> _DATA PROVIDED_:
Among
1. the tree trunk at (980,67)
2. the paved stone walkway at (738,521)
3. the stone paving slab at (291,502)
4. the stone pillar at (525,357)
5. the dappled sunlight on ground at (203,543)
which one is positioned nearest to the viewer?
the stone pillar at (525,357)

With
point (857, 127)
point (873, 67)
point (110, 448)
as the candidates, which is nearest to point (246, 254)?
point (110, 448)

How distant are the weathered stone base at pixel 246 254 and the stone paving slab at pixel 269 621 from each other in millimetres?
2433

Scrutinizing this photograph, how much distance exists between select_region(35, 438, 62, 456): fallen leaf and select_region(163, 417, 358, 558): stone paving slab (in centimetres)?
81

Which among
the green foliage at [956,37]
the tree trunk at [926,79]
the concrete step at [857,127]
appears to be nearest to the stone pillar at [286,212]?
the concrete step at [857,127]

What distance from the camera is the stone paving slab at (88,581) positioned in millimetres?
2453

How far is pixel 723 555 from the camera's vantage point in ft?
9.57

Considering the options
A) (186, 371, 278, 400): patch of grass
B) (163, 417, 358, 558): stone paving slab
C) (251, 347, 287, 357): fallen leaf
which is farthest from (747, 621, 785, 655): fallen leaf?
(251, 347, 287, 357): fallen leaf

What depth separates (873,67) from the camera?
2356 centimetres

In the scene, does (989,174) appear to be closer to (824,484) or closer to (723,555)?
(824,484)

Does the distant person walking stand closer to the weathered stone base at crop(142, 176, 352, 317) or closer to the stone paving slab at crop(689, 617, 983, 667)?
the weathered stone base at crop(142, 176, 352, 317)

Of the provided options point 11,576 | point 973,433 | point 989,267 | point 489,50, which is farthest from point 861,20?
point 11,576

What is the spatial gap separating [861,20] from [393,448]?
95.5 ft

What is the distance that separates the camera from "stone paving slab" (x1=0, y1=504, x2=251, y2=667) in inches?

> _GOAL OF THE EXERCISE_: Put every line of the records above into a numbered list, leaving out the blank lines.

> _ANSWER TO THE EXERCISE_:
1. Among
2. 1. the tree trunk at (980,67)
3. 2. the paved stone walkway at (738,521)
4. 3. the stone paving slab at (291,502)
5. 4. the stone pillar at (525,357)
6. 5. the dappled sunlight on ground at (203,543)
7. which one is positioned nearest to the viewer?
8. the stone pillar at (525,357)
9. With
10. point (857, 127)
11. point (873, 67)
12. point (110, 448)
13. as the candidates, which is nearest to point (246, 254)?
14. point (110, 448)
15. How distant are the weathered stone base at pixel 246 254 and the stone paving slab at pixel 269 621 from each other in millimetres?
16. 2433
17. Scrutinizing this photograph, how much distance exists between select_region(35, 438, 62, 456): fallen leaf and select_region(163, 417, 358, 558): stone paving slab (in centimetres)?
18. 81
19. Which among
20. the green foliage at [956,37]
21. the tree trunk at [926,79]
22. the concrete step at [857,127]
23. appears to be nearest to the stone pillar at [286,212]?
24. the concrete step at [857,127]
25. What distance from the camera is the stone paving slab at (88,581) positioned in millimetres?
26. 2453
27. How far is pixel 723 555 from the camera's vantage point in ft?
28. 9.57
29. Considering the options
30. A) (186, 371, 278, 400): patch of grass
31. B) (163, 417, 358, 558): stone paving slab
32. C) (251, 347, 287, 357): fallen leaf
33. which is farthest from (747, 621, 785, 655): fallen leaf?
34. (251, 347, 287, 357): fallen leaf
35. What depth separates (873,67) from the camera?
36. 2356 centimetres
37. In the scene, does (989,174) appear to be closer to (824,484) or closer to (723,555)?
38. (824,484)
39. Does the distant person walking stand closer to the weathered stone base at crop(142, 176, 352, 317) or closer to the stone paving slab at crop(689, 617, 983, 667)?
40. the weathered stone base at crop(142, 176, 352, 317)
41. Of the provided options point 11,576 | point 973,433 | point 989,267 | point 489,50, which is farthest from point 861,20?
42. point 11,576
43. What is the spatial gap separating [861,20] from [393,448]?
44. 95.5 ft
45. What is the distance that separates the camera from "stone paving slab" (x1=0, y1=504, x2=251, y2=667) in inches?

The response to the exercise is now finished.